HDFGroup / hdf5-json

Specification and tools for representing HDF5 in JSON
https://hdf5-json.readthedocs.io
Other
72 stars 25 forks source link

Support large files #31

Open jreadey opened 8 years ago

jreadey commented 8 years ago

h5tojson.py and jsontoh5.py can't convert files whose size is comparable to the amount of physical memory on the machine the convertor is running on.

jreadey commented 8 years ago

I'm tagging this as an "enhancement" rather than a bug since it was a known limitation of the design.

It may be worthwhile investigating using an alternative json parser such as: https://pypi.python.org/pypi/ijson/.

Would it make more sense to tackle this using a native-C implementation of the conversion tools?

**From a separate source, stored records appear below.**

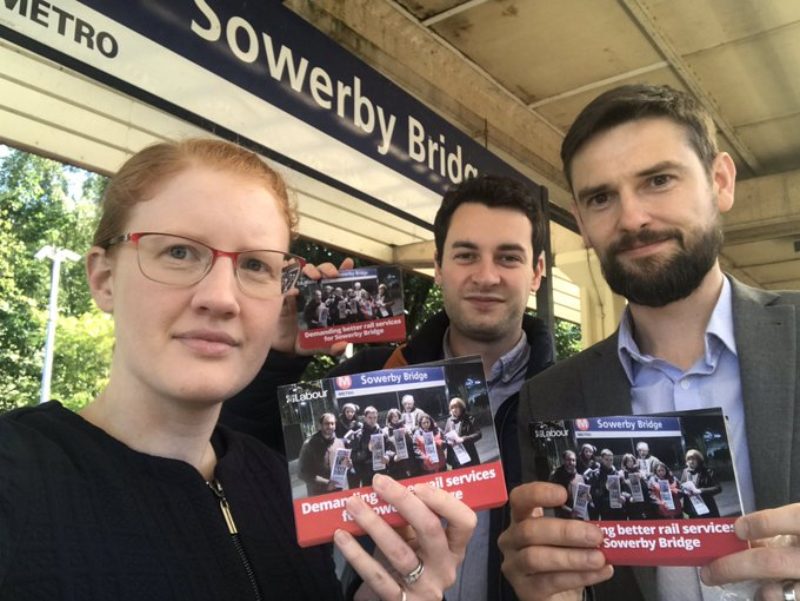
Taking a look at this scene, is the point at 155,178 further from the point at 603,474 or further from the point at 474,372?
the point at 603,474

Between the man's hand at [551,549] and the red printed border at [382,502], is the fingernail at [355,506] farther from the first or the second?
the man's hand at [551,549]

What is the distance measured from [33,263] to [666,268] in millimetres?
2803

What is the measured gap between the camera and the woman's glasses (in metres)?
1.22

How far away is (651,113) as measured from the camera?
1884 millimetres

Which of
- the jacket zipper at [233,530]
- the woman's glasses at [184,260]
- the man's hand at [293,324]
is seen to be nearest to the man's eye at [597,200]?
the man's hand at [293,324]

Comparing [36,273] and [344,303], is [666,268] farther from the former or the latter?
[36,273]

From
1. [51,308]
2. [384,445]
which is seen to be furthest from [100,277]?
[51,308]

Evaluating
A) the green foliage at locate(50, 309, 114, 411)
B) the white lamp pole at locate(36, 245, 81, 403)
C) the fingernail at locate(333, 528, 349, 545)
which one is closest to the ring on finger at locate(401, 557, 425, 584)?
the fingernail at locate(333, 528, 349, 545)

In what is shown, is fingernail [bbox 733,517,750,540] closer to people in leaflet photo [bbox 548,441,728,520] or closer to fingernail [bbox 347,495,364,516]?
people in leaflet photo [bbox 548,441,728,520]

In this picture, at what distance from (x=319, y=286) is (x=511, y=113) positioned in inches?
142

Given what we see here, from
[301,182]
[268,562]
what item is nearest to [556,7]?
[301,182]

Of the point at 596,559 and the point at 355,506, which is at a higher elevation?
the point at 355,506

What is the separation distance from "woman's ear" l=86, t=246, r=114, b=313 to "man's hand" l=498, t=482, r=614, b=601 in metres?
1.03

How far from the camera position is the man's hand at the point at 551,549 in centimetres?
137
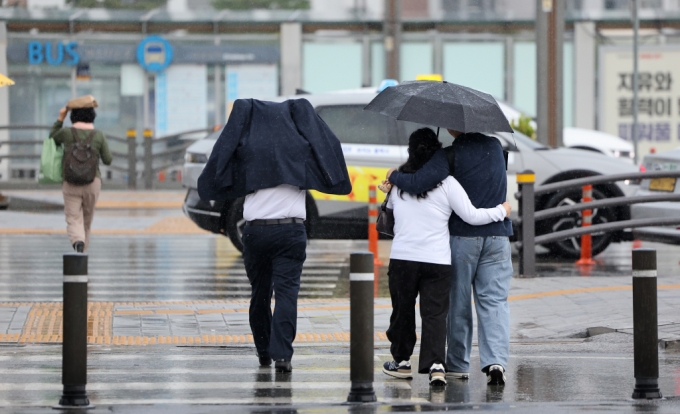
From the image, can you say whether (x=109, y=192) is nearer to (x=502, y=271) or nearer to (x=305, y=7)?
(x=305, y=7)

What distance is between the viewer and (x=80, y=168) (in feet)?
41.1

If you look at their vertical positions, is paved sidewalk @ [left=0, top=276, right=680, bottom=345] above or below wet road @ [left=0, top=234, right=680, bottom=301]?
below

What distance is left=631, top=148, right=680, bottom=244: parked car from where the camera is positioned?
517 inches

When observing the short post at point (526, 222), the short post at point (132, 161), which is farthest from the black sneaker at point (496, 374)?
the short post at point (132, 161)

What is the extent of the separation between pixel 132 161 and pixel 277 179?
A: 20915 mm

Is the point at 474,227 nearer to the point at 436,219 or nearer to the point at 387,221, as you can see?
the point at 436,219

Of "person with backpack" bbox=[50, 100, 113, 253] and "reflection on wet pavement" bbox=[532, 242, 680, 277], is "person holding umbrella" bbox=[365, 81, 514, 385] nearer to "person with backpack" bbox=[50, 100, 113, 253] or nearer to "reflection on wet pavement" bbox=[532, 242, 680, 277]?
"reflection on wet pavement" bbox=[532, 242, 680, 277]

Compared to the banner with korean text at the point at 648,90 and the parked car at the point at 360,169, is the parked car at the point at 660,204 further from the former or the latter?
the banner with korean text at the point at 648,90

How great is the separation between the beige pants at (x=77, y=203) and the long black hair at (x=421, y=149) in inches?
243

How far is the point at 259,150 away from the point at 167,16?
24348 millimetres

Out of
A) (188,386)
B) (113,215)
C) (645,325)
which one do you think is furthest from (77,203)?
(113,215)

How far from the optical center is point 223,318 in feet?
32.9

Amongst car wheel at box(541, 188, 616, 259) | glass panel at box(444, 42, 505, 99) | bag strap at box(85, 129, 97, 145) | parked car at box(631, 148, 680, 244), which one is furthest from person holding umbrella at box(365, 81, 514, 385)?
glass panel at box(444, 42, 505, 99)

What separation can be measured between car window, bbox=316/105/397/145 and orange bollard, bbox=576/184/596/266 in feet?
7.15
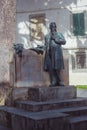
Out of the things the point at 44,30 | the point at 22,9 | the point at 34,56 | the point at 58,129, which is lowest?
the point at 58,129

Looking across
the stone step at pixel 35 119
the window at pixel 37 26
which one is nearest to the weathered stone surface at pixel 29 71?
the stone step at pixel 35 119

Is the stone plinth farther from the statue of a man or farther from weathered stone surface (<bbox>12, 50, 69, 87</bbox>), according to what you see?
weathered stone surface (<bbox>12, 50, 69, 87</bbox>)

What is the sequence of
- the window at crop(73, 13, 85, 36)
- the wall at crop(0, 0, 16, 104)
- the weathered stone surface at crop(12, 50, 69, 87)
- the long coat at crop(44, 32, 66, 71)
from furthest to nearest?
the window at crop(73, 13, 85, 36), the wall at crop(0, 0, 16, 104), the weathered stone surface at crop(12, 50, 69, 87), the long coat at crop(44, 32, 66, 71)

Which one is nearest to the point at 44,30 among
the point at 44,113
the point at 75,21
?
the point at 75,21

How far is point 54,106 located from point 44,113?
723 millimetres

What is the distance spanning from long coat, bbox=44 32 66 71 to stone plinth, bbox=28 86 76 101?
61 centimetres

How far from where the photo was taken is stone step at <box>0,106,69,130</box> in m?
7.35

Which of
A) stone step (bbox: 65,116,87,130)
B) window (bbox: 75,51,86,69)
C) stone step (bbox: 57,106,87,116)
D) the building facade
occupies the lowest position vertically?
stone step (bbox: 65,116,87,130)

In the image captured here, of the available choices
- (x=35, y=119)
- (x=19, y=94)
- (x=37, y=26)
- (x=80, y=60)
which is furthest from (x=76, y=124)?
(x=37, y=26)

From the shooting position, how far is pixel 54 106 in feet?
28.8

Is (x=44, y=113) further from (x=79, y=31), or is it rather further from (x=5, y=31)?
(x=79, y=31)

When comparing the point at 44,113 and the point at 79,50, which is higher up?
the point at 79,50

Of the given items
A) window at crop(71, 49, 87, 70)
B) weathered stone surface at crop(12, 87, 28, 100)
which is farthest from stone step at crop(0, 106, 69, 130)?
window at crop(71, 49, 87, 70)

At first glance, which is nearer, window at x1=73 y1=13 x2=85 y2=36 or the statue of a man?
the statue of a man
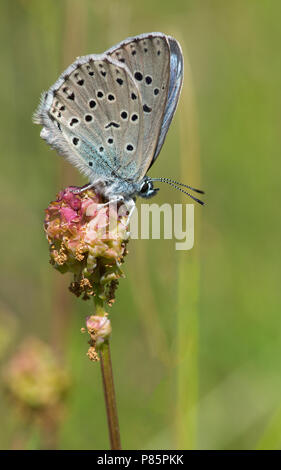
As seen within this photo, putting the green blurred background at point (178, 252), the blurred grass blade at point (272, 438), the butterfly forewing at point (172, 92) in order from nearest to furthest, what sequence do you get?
the blurred grass blade at point (272, 438), the butterfly forewing at point (172, 92), the green blurred background at point (178, 252)

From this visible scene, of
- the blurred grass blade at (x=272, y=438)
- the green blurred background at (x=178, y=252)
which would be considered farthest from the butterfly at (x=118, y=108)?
the blurred grass blade at (x=272, y=438)

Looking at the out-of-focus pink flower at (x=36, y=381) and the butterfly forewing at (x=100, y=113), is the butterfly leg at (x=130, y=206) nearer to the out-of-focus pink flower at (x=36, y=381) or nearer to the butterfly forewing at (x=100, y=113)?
the butterfly forewing at (x=100, y=113)

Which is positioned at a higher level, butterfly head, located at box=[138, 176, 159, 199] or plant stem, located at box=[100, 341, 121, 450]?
butterfly head, located at box=[138, 176, 159, 199]

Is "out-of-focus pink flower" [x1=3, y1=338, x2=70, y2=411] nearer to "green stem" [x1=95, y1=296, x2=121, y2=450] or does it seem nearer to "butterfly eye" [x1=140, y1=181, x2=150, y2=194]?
"butterfly eye" [x1=140, y1=181, x2=150, y2=194]

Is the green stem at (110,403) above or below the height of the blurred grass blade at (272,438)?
above

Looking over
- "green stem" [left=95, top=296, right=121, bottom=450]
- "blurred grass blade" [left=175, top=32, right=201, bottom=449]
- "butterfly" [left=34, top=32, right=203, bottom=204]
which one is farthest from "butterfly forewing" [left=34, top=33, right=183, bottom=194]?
"green stem" [left=95, top=296, right=121, bottom=450]

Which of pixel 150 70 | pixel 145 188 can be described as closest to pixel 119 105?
pixel 150 70

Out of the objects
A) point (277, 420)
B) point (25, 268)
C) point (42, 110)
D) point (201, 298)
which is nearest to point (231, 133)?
point (201, 298)
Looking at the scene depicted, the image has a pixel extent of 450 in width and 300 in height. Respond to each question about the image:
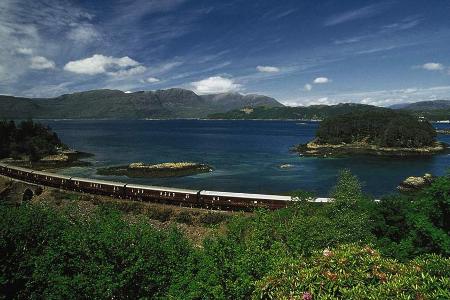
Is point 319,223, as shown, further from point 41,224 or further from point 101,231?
point 41,224

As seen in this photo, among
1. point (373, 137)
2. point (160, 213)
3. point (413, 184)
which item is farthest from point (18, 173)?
point (373, 137)

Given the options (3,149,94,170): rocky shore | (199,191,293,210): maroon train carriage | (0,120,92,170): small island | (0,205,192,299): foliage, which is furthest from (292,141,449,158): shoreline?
(0,205,192,299): foliage

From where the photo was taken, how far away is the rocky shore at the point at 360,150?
13388cm

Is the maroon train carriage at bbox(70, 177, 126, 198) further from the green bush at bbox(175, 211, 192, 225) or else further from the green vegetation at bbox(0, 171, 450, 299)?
the green vegetation at bbox(0, 171, 450, 299)

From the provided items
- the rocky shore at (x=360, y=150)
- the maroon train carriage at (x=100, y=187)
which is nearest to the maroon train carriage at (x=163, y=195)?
the maroon train carriage at (x=100, y=187)

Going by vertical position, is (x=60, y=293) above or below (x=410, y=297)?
below

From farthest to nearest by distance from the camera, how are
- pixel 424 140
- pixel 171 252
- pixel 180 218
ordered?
pixel 424 140
pixel 180 218
pixel 171 252

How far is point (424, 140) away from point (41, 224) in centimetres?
15041

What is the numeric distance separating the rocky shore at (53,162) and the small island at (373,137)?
8077 cm

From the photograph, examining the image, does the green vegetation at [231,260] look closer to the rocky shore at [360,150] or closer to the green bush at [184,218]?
the green bush at [184,218]

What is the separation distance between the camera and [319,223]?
26.3 metres

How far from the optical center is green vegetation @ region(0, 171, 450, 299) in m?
12.7

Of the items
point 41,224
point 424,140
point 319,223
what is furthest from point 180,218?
point 424,140

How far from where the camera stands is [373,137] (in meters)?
158
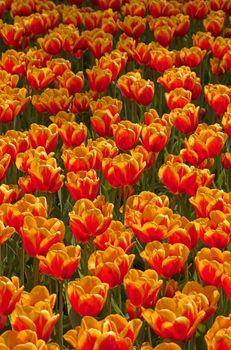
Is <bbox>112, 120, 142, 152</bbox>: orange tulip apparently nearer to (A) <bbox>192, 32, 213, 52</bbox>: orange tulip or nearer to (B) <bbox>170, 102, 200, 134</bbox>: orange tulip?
(B) <bbox>170, 102, 200, 134</bbox>: orange tulip

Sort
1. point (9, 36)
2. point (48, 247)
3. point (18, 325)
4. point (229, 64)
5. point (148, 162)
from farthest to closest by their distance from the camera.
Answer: point (9, 36)
point (229, 64)
point (148, 162)
point (48, 247)
point (18, 325)

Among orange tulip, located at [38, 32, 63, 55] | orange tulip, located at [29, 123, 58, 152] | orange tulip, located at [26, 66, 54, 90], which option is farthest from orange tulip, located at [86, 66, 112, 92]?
orange tulip, located at [29, 123, 58, 152]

ccoulombe commented 4 years ago

Any work towards this?

jreadey commented 4 years ago

Sort of... In HSDS we use what is basically the hdf5-json schema for metadata, but chunk data is stored as blobs. See: https://github.com/HDFGroup/hsds/blob/master/docs/design/obj_store_schema/obj_store_schema_v2.md for a description. This works pretty well - we've used it for "files" as large as 50 TB. "files' is in quotes since what you get at the end is a large collection of files in a tree structure.

This was done to support the HDF service, but the same approach could be used outside the server.

What type of problem are you looking to solve?